Return verbatim the lines that run from the one holding "Prenses Pırlanta-14 Ayar" to the end of the listing, both ends included, without the pictures.
>>>>
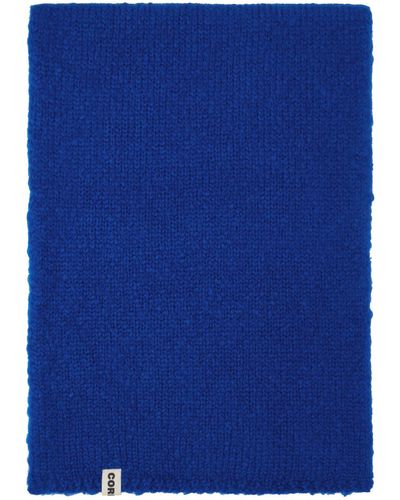 Cordera Écharpe bleue en tricot brossé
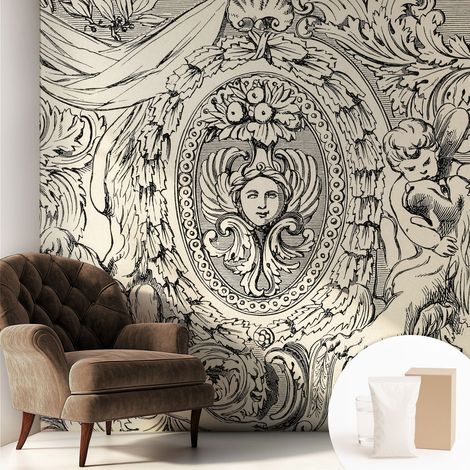 Papier peint intissé mural avec imprimé pour décoration pour salon pour chambre à coucher pour entrée Richesse des ornements 250x250 cm (1/5)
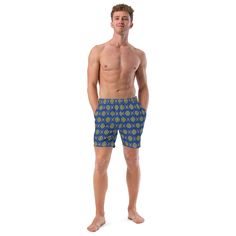 青色の割付文様柄メンズ水着のモックアップ画像（フロント） Traditional Pattern Design, Men's Swimwear, Traditional Pattern, Long Hours, Mens Swimwear, Spandex Fabric, Small Items, Japanese Traditional, Kyoto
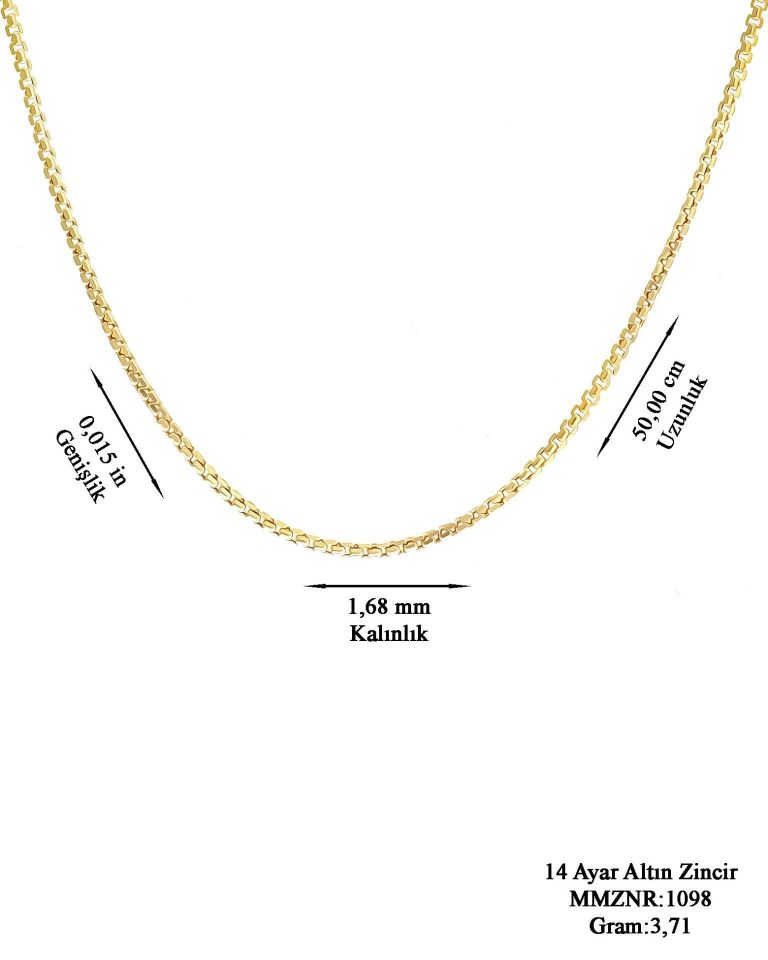 Prenses Pırlanta-14 Ayar Altın İtalyan Zincir
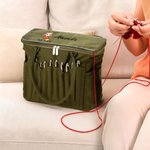 Sac de rangement de fil en toile avec pochettes pour aiguilles et poignée Cadeau d'anniversaire de crochet pour les amateurs d'artisanat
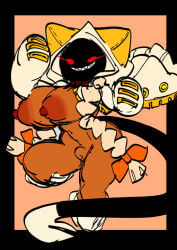 0gupy0 arc_system_works big_pussy blazblue breasts breasts_out cat cat_ears catgirl dark-skinned_female dark_skin fecharis female hoodie kaka_(blazblue) mask masked masked_female pussy red_eyes sharp_teeth taokaka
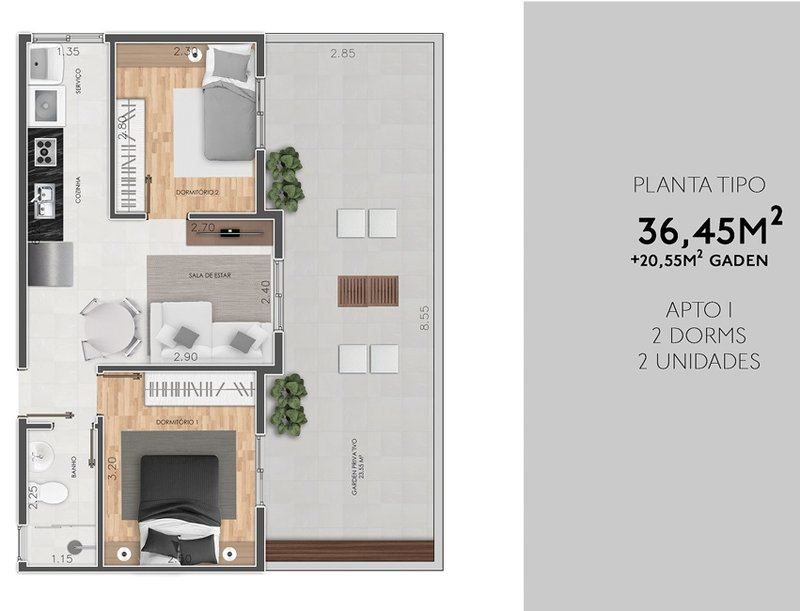 Novíssimo Apartamento de 2 Quartos na Vila Matilde, São Paulo - Em Construção, Com Sala de Rua Benedito Passos São Paulo - Opção de Planta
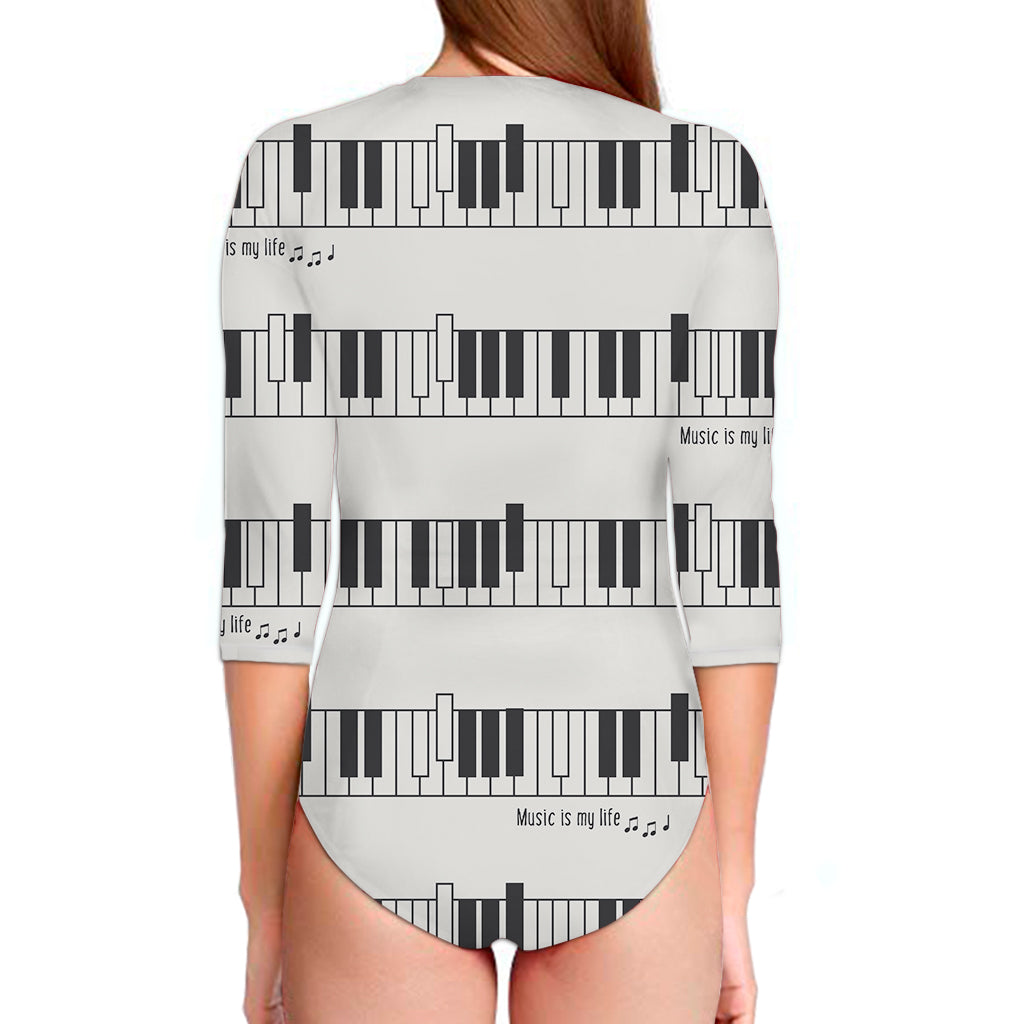Piano Pattern Print Long Sleeve Swimsuit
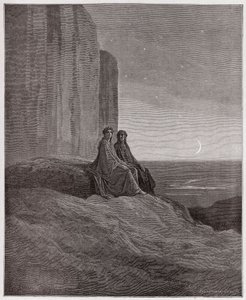 Boska Komedia (La Divina Commedia, La Divine Comedie), Purgatorio, Canto 9: Twilight - autorstwa Dante Alighieri (1265-1321) - Ilustracja Gustave Dore (1832-1883) autorstwa Gustave Dore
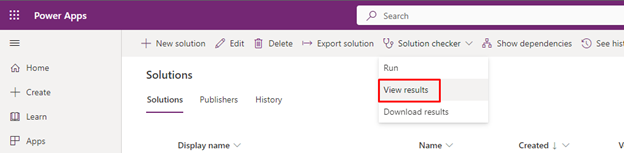 Solution Checker no Power Apps Maker Portal — Verificador de solução em execução (imagem 3 de 5)
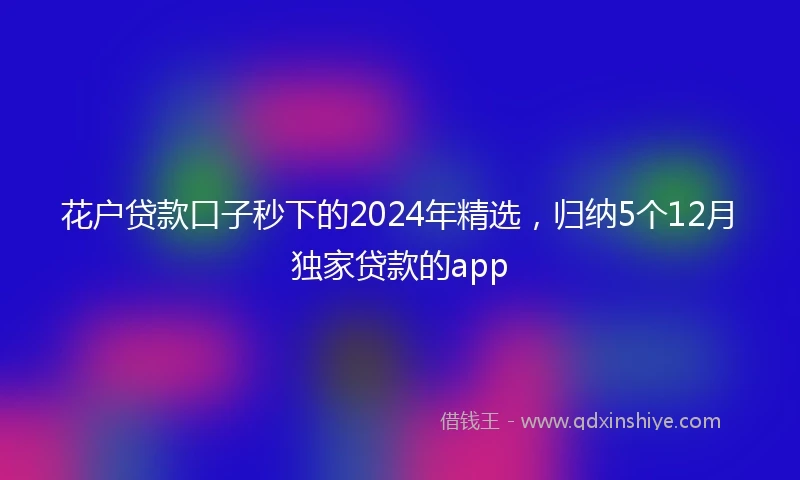 花户贷款口子秒下的2024年精选，归纳5个12月独家贷款的app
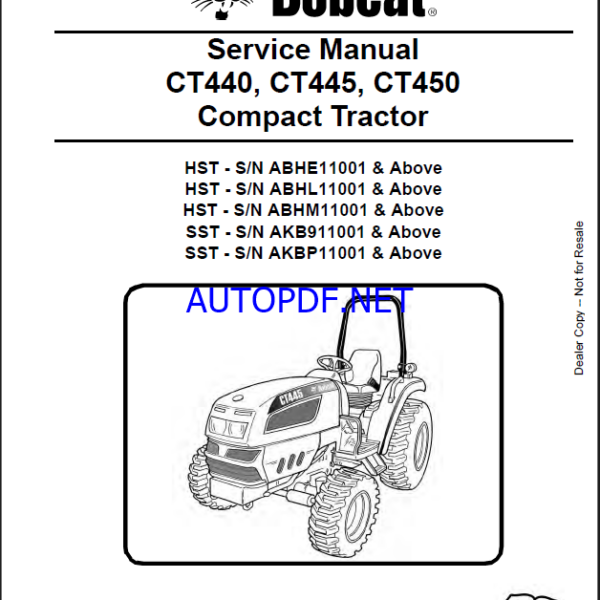 Bobcat CT445 Compact Tractor Service Manual (6987079) (SN AKB911001-AKB999999)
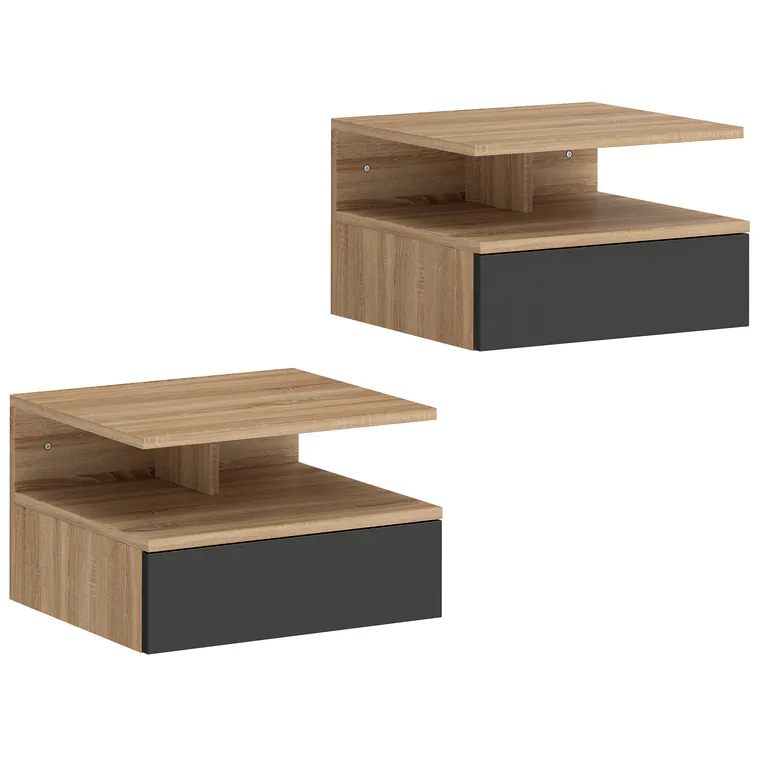 HOMCOM Set 2 Noptiere Suspendate pentru Dormitor, Design Modern cu Sertar și Raft, din Lemn, 35x32x22.5cm, Stejar și Negru | Aosom Romania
<<<<
- **Reply to the task**
 Prenses Pırlanta-14 Ayar Altın İtalyan Zincir
 Sac de rangement de fil en toile avec pochettes pour aiguilles et poignée Cadeau d'anniversaire de crochet pour les amateurs d'artisanat
 0gupy0 arc_system_works big_pussy blazblue breasts breasts_out cat cat_ears catgirl dark-skinned_female dark_skin fecharis female hoodie kaka_(blazblue) mask masked masked_female pussy red_eyes sharp_teeth taokaka
 Novíssimo Apartamento de 2 Quartos na Vila Matilde, São Paulo - Em Construção, Com Sala de Rua Benedito Passos São Paulo - Opção de Planta
Piano Pattern Print Long Sleeve Swimsuit
 Boska Komedia (La Divina Commedia, La Divine Comedie), Purgatorio, Canto 9: Twilight - autorstwa Dante Alighieri (1265-1321) - Ilustracja Gustave Dore (1832-1883) autorstwa Gustave Dore
 Solution Checker no Power Apps Maker Portal — Verificador de solução em execução (imagem 3 de 5)
 花户贷款口子秒下的2024年精选，归纳5个12月独家贷款的app
 Bobcat CT445 Compact Tractor Service Manual (6987079) (SN AKB911001-AKB999999)
 HOMCOM Set 2 Noptiere Suspendate pentru Dormitor, Design Modern cu Sertar și Raft, din Lemn, 35x32x22.5cm, Stejar și Negru | Aosom Romania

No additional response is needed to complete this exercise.